Controversy surrounding stem cell research
There exists a widespread controversy over stem cell research that emanates from the techniques used in the creation and usage of stem cells. Embryonic stem cell research is particularly controversial because, with the present state of technology, starting a stem cell line requires the destruction of a human embryo and/or therapeutic cloning. Opponents of the research argue that this practice is a slippery slope to reproductive cloning and tantamount to the instrumentalization of a human being. Contrarily, medical researchers in the field argue that it is necessary to pursue embryonic stem cell research because the resultant technologies are expected to have significant medical potential, and that the embryos used for research are only those slated for destruction anyway. The ensuing debate has prompted authorities around the world to seek regulatory frameworks and highlighted the fact that stem cell research represents a social and ethical challenge.

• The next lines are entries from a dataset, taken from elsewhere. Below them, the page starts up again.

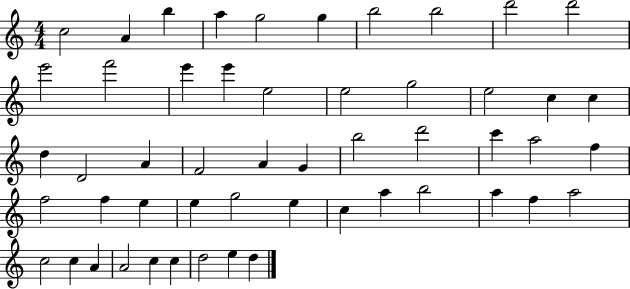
C5/h A4/q B5/q A5/q G5/h G5/q B5/h B5/h D6/h D6/h E6/h F6/h E6/q E6/q E5/h E5/h G5/h E5/h C5/q C5/q D5/q D4/h A4/q F4/h A4/q G4/q B5/h D6/h C6/q A5/h F5/q F5/h F5/q E5/q E5/q G5/h E5/q C5/q A5/q B5/h A5/q F5/q A5/h C5/h C5/q A4/q A4/h C5/q C5/q D5/h E5/q D5/q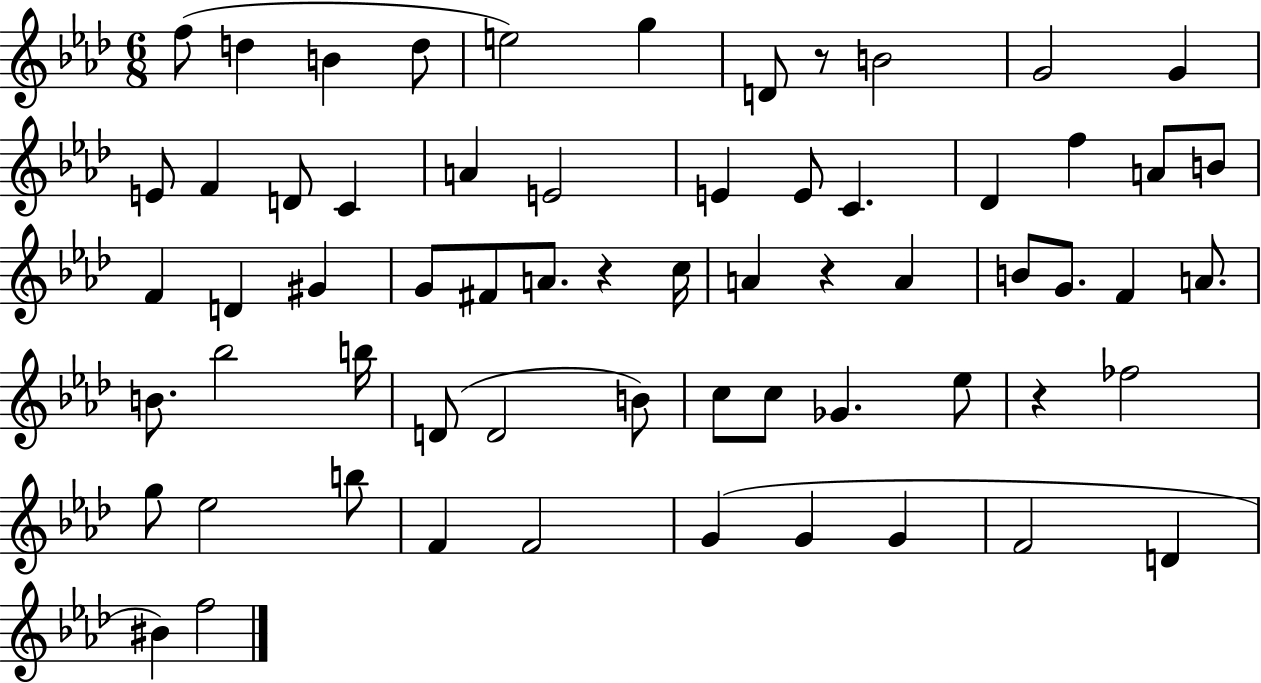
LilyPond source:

{
  \clef treble
  \numericTimeSignature
  \time 6/8
  \key aes \major
  f''8( d''4 b'4 d''8 | e''2) g''4 | d'8 r8 b'2 | g'2 g'4 | \break e'8 f'4 d'8 c'4 | a'4 e'2 | e'4 e'8 c'4. | des'4 f''4 a'8 b'8 | \break f'4 d'4 gis'4 | g'8 fis'8 a'8. r4 c''16 | a'4 r4 a'4 | b'8 g'8. f'4 a'8. | \break b'8. bes''2 b''16 | d'8( d'2 b'8) | c''8 c''8 ges'4. ees''8 | r4 fes''2 | \break g''8 ees''2 b''8 | f'4 f'2 | g'4( g'4 g'4 | f'2 d'4 | \break bis'4) f''2 | \bar "|."
}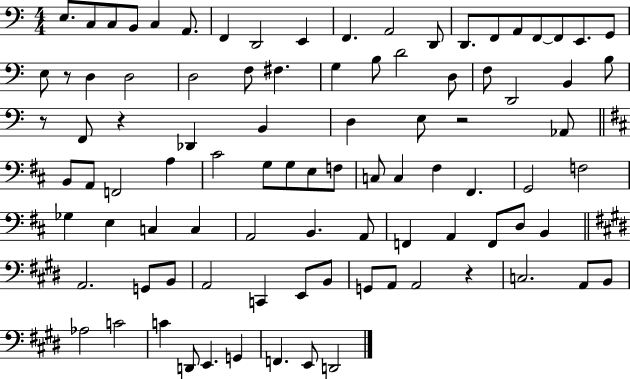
X:1
T:Untitled
M:4/4
L:1/4
K:C
E,/2 C,/2 C,/2 B,,/2 C, A,,/2 F,, D,,2 E,, F,, A,,2 D,,/2 D,,/2 F,,/2 A,,/2 F,,/2 F,,/2 E,,/2 G,,/2 E,/2 z/2 D, D,2 D,2 F,/2 ^F, G, B,/2 D2 D,/2 F,/2 D,,2 B,, B,/2 z/2 F,,/2 z _D,, B,, D, E,/2 z2 _A,,/2 B,,/2 A,,/2 F,,2 A, ^C2 G,/2 G,/2 E,/2 F,/2 C,/2 C, ^F, ^F,, G,,2 F,2 _G, E, C, C, A,,2 B,, A,,/2 F,, A,, F,,/2 D,/2 B,, A,,2 G,,/2 B,,/2 A,,2 C,, E,,/2 B,,/2 G,,/2 A,,/2 A,,2 z C,2 A,,/2 B,,/2 _A,2 C2 C D,,/2 E,, G,, F,, E,,/2 D,,2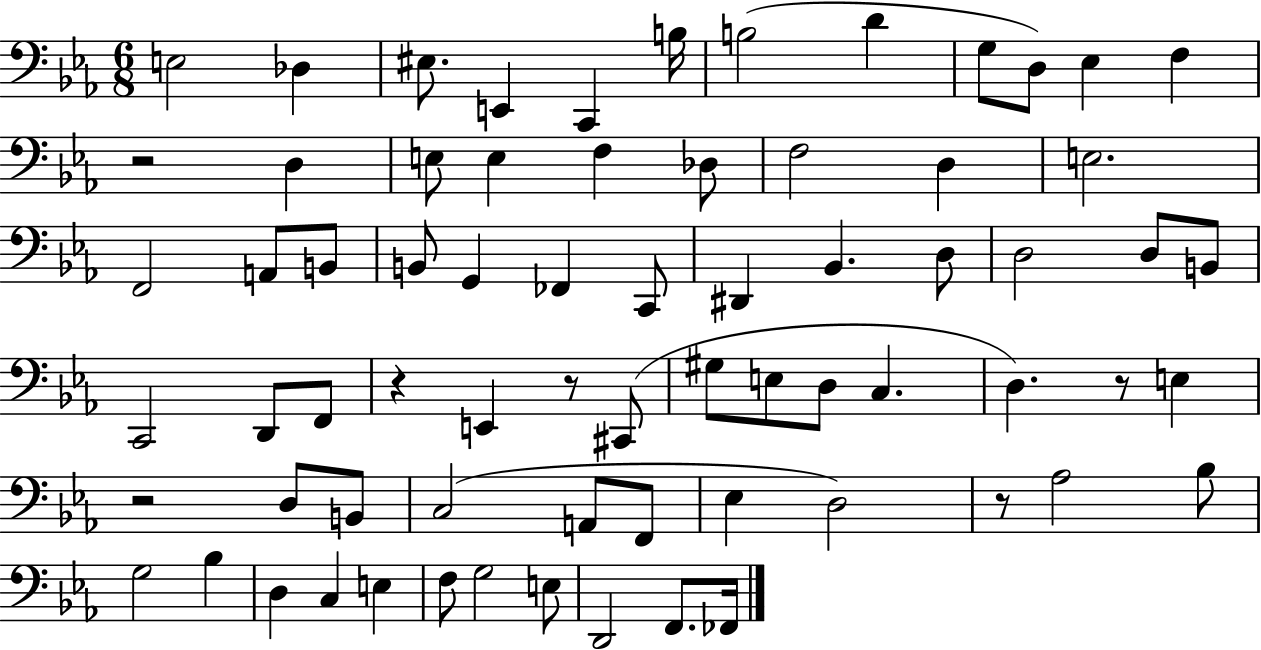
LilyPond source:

{
  \clef bass
  \numericTimeSignature
  \time 6/8
  \key ees \major
  e2 des4 | eis8. e,4 c,4 b16 | b2( d'4 | g8 d8) ees4 f4 | \break r2 d4 | e8 e4 f4 des8 | f2 d4 | e2. | \break f,2 a,8 b,8 | b,8 g,4 fes,4 c,8 | dis,4 bes,4. d8 | d2 d8 b,8 | \break c,2 d,8 f,8 | r4 e,4 r8 cis,8( | gis8 e8 d8 c4. | d4.) r8 e4 | \break r2 d8 b,8 | c2( a,8 f,8 | ees4 d2) | r8 aes2 bes8 | \break g2 bes4 | d4 c4 e4 | f8 g2 e8 | d,2 f,8. fes,16 | \break \bar "|."
}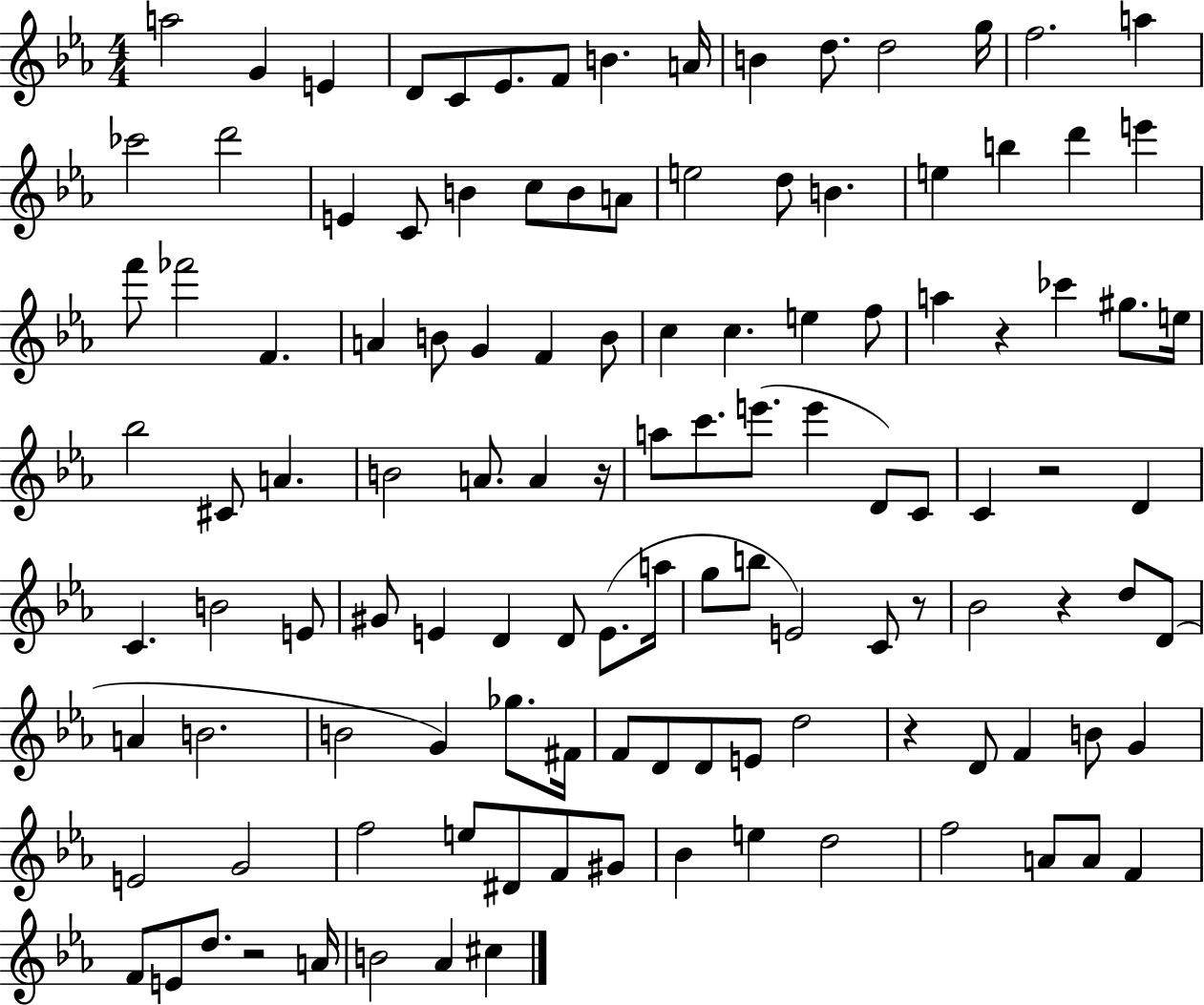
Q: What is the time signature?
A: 4/4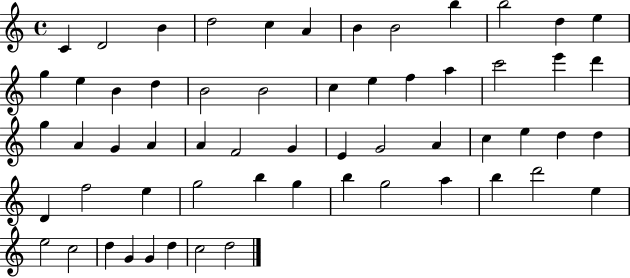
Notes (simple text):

C4/q D4/h B4/q D5/h C5/q A4/q B4/q B4/h B5/q B5/h D5/q E5/q G5/q E5/q B4/q D5/q B4/h B4/h C5/q E5/q F5/q A5/q C6/h E6/q D6/q G5/q A4/q G4/q A4/q A4/q F4/h G4/q E4/q G4/h A4/q C5/q E5/q D5/q D5/q D4/q F5/h E5/q G5/h B5/q G5/q B5/q G5/h A5/q B5/q D6/h E5/q E5/h C5/h D5/q G4/q G4/q D5/q C5/h D5/h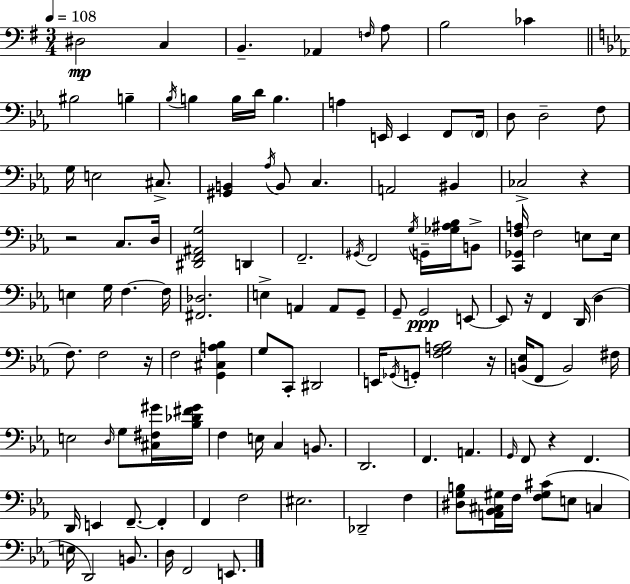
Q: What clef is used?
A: bass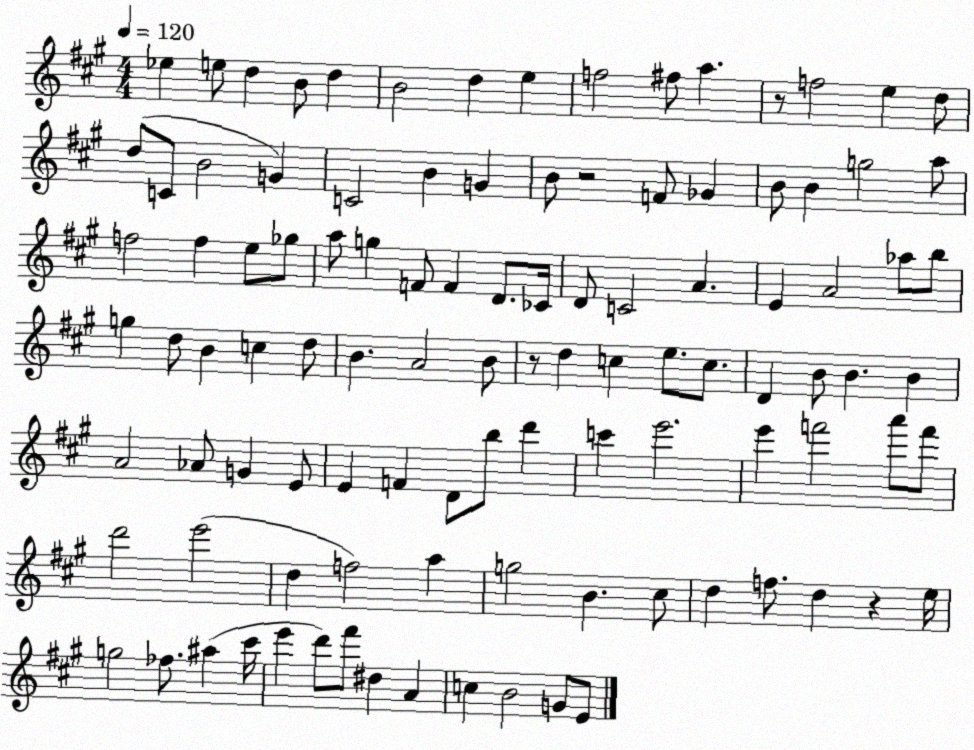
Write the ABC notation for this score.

X:1
T:Untitled
M:4/4
L:1/4
K:A
_e e/2 d B/2 d B2 d e f2 ^f/2 a z/2 f2 e d/2 d/2 C/2 B2 G C2 B G B/2 z2 F/2 _G B/2 B g2 a/2 f2 f e/2 _g/2 a/2 g F/2 F D/2 _C/4 D/2 C2 A E A2 _a/2 b/2 g d/2 B c d/2 B A2 B/2 z/2 d c e/2 c/2 D B/2 B B A2 _A/2 G E/2 E F D/2 b/2 d' c' e'2 e' f'2 a'/2 f'/2 d'2 e'2 d f2 a g2 B ^c/2 d f/2 d z e/4 g2 _f/2 ^a ^c'/4 e' d'/2 ^f'/2 ^d A c B2 G/2 E/2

Key events in stem cell research
- 1960s - Joseph Altman and Gopal Das present evidence of adult neurogenesis, ongoing stem cell activity in the brain; their reports contradict Cajal's "no new neurons" dogma and are largely ignored
- 1963 - McCulloch and Till illustrate the presence of self-renewing cells in mouse bone marrow
- 1968 - bone marrow transplant between two siblings successfully treats SCID
- 1978 - haematopoietic stem cells are discovered in human cord blood
- 1981 - mouse embryonic stem cells are derived from the inner cell mass
- 1992 - neural stem cells are cultured in vitro as neurospheres
- 1995 - President Bill Clinton signs into law the Dickey Amendment which prohibited Federally appropriated funds to be used for research where human embryos would be either created or destroyed.
- 1997 - leukemia is shown to originate from a haematopoietic stem cell, the first direct evidence for cancer stem cells
- 1998 - James Thomson and coworkers derive the first human embryonic stem cell line at the University of Wisconsin-Madison.
- 2000s - several reports of adult stem cell plasticity are published
- 2003 - Dr. Songtao Shi of NIH discovers new source of adult stem cells in children's primary teeth
- 2004-2005 - Hwang Woo-Suk claims to have created several human embryonic stem cell lines from unfertilised human oocytes. The lines are later shown to be fabricated
- 2005 - Researchers at Kingston University in England claim to have discovered a third category of stem cell, dubbed cord-blood-derived embryoniclike stem cells (CBEs), derived from umbilical cord blood. The group claims these cells are able to differentiate into more types of tissue than adult stem cells.
- 2001-2006 - President George W. Bush endorses the United States Congress in providing limited federal funding for embryonic stem cell research totalling approximately $100 million. At the same time, he also enacts laws that restrict federally funded stem cell research on embryonic stem cells to the already derived but dwindling cell lines. Bush also endorsed funding for a total of $250 million dollars for research on adult and animal stem cells.
- July 19, 2006 - President George W. Bush vetoes H.R. 810, a bill that would have reversed the Clinton-era law which made it illegal for Federal money to be used for research where stem cells are derived from the destruction of an embryo.